Subsequently, on May 7, 1958, the bonding company successfully apprehended and surrendered the accused to the court. It then filed a motion to set aside the writ of execution and cancel the bond, arguing that its surrender of the accused constituted full compliance with its undertaking. The trial court denied this motion on May 9, 1958, and ordered the issuance of another writ of execution. The bonding company appealed, contending it was entitled to complete exoneration after producing the accused.
ISSUE
Whether the appellant bonding company is entitled to a total exoneration from its liability under the bail bond after it surrendered the accused to the court following the order of confiscation and judgment on the bond.
RULING
No, the bonding company is not entitled to total exoneration.

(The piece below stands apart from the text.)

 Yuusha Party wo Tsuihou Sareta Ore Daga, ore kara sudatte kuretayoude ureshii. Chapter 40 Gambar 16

The legal logic is anchored on the nature and conditions of a bail bond undertaking. By posting the bond, the surety guaranteed the accused’s appearance at all times and effectively became his jailer, obligated to place him under strict surveillance. Under Section 15, Rule 110 of the Rules of Court (now Section 21, Rule 114), a bondsman may be entitled to total exoneration after an order of confiscation only if, within the 30-day period granted by the court, it has: (1) produced the body of the accused or given the reason for its non-production; and (2) provided a satisfactory explanation for the accused’s initial failure to appear. The Court found that the appellant company failed to meet these conditions. While it submitted an explanation—claiming the accused was ill on the trial date—the trial court found this excuse unsatisfactory, noting the accused’s pattern of evading court appearances. The bonding company was negligent in its surveillance duty.
However, the Supreme Court, considering equitable factors—including the bonding company’s eventual surrender of the accused six months later after exerting effort and incurring expense, and the Solicitor General’s recommendation for partial remission—modified the judgment. The Court reduced the bonding company’s liability from P4,000.00 to P2,000.00, affirming the appealed decision in all other respects. This partial remission aligns with precedents that allow mitigation based on subsequent surrender and the surety’s efforts.